A linchpin of the art collection is coming home to Friedenstein Castle in Gotha, Germany: the oil sketch Saint Gregory of Nazianzus (1621) by Peter Paul Rubens (1577-1640).
Rubens painted this study himself in 1621. It is one of the Gotha series consisting of five sketches in oil painted by the artist in the years around 1620 as he prepared to decorate the Jesuit Church of St Charles Borromeo in Antwerp. The sketches are all the more precious because the ceilings with the painted canvases were destroyed in a fire. This series was regarded as one of the outstanding jewels of art history in the collection at Gotha but it was scattered to the winds during the hostilities of the Second World War. Only two of the sketches were on the Friedenstein until recently.
The return
The return is the result of an intense process framed by constructive cooperation between two arts institutions serving the public (Buffalo AKG Art Museum in the United States and Friedenstein Stiftung Gotha), by the mediation and responsible spirit of the auction house Christie’s and by the commitment and generous support of the Ernst von Siemens Kunststiftung (EvSK).

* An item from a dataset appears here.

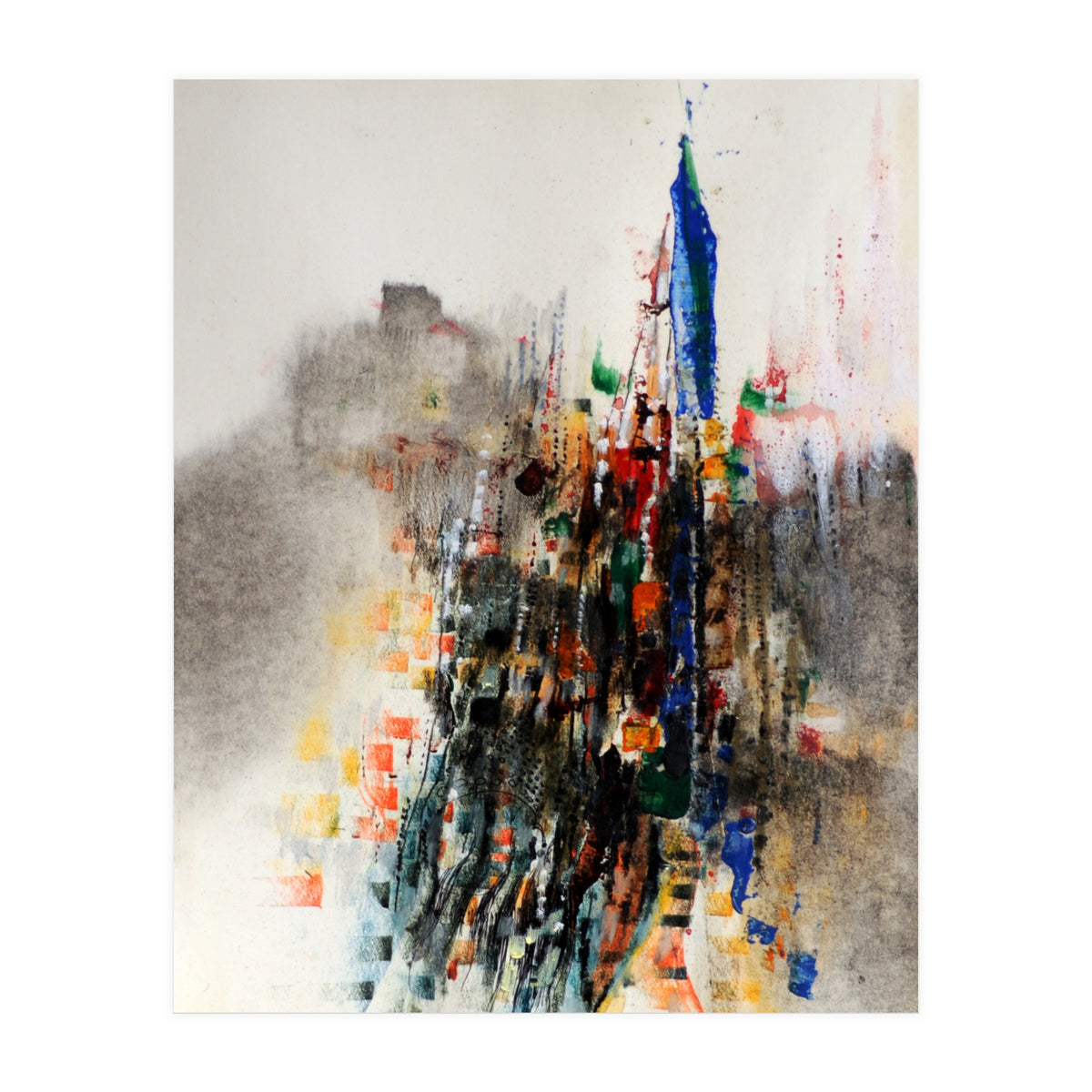 City.35x25cm. (Print Only)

The process began in 2020 when the Buffalo AKG Art Museum (formerly the Albright-Knox Art Gallery) submitted the sketch to Christie’s and asked them to organize the sale of the oil sketch Saint Gregory of Nazianzus by Rubens in keeping with the guidelines issued by the Association of Art Museum Directors (AAMD) and the International Council of Museums (ICOM).
Christie’s conducted the negotiations on behalf of the Buffalo AKG Art Museum with Friedenstein Stiftung Gotha, which had listed the work on the Lost Art database in 2001. The foundation in Gotha was keen from the outset to achieve an amicable agreement, believing that, while the museum had acquired the work in good faith in 1952, the true details of ownership had not been public knowledge at the time.

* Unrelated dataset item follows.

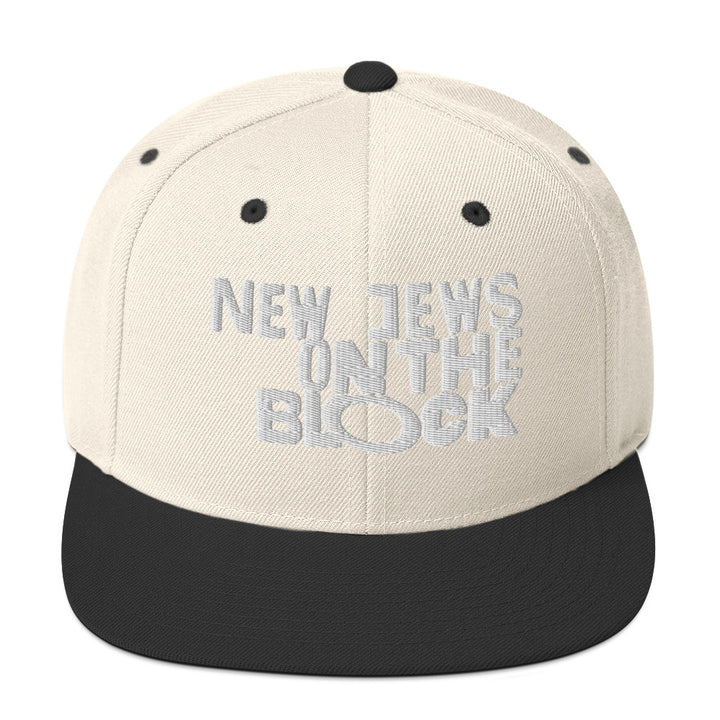 Classic Snapback Hat | New Jews on the Block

“As one of the world’s first museums of modern and contemporary art, the mandate of the Buffalo AKG Art Museum since its founding in 1862 has been to collect and exhibit the art of the present moment,” says Janne Sirén, Peggy Pierce Elfvin Director of the Buffalo AKG. “The early seventeenth-century oil study by Rubens falls well outside the mission of this museum, and as a result the Board of Directors elected to transfer the work to a more suitable institution.”
History of the oil sketches
The modelli of Saint Athanasius and Saint Basil returned to Friedenstein in 1958. After the Red Army arrived, they had been taken to the Soviet Union but were later returned. A different fate met the current homecomer and the two sketches by Rubens still missing from the collection. They were removed from Friedenstein in 1945 and, with the argument that they should be stored beyond the reach of the Red Army, transferred to Coburg at the end of the war. By this time the works had long since ceased to be the property of the dukes of Saxe-Coburg and Gotha, whose family sold them to buyers in the United States soon after the war. Instead they belonged to an independent foundation set up with a mission to serve public purposes in art and science under the name Herzog von Sachsen-Coburg und Gotha’sche Stiftung für Kunst und Wissenschaft. In 1952 the sketch of St Gregory was sold by the gallery E. & A. Silberman in New York to the Albright Art Gallery, the predecessor of the Albright-Knox Art Gallery from which the Buffalo AKG Art Museum later emerged. The absence of the other three modelli by Rubens is currently marked by black-and-white reproductions hanging alongside the original sketches of Saint Athanasius and Saint Basil in the Dutch and Flemish Room at the Ducal Museum in Gotha. One of these vacant spots will be filled by the colorful original when Saint Gregory of Nazanzius returns home.

Peter Paul Rubens (1577-1640), Saint Athanasius, 1620, © Friedenstein Stiftung Gotha, Photo: Thomas Fuchs
The other Rubens sketches still missing from Gotha are listed as wartime losses on the Lost Art database maintained by the German Lost Art Foundation. The Prophet Elijah is assumed to have been in the possession of Curtius O. Baer from 1952. It was last verifiably held in the collection of George M. Baer (1936-2009) of Atlanta, Georgia. By 1997 at the latest, the oil sketch was recorded as on loan to the National Gallery of Art in Washington, D.C.. It is unclear, however, whether it is still there. Saint Augustine is now in the Bührle Collection in Switzerland and on display at Kunsthaus Zürich. Friedenstein Stiftung Gotha is engaged in constructive talks with the Bührle Collection aimed at bringing the work to Gotha as a temporary loan so that the entire series of sketches by Rubens can be honored in an exhibition.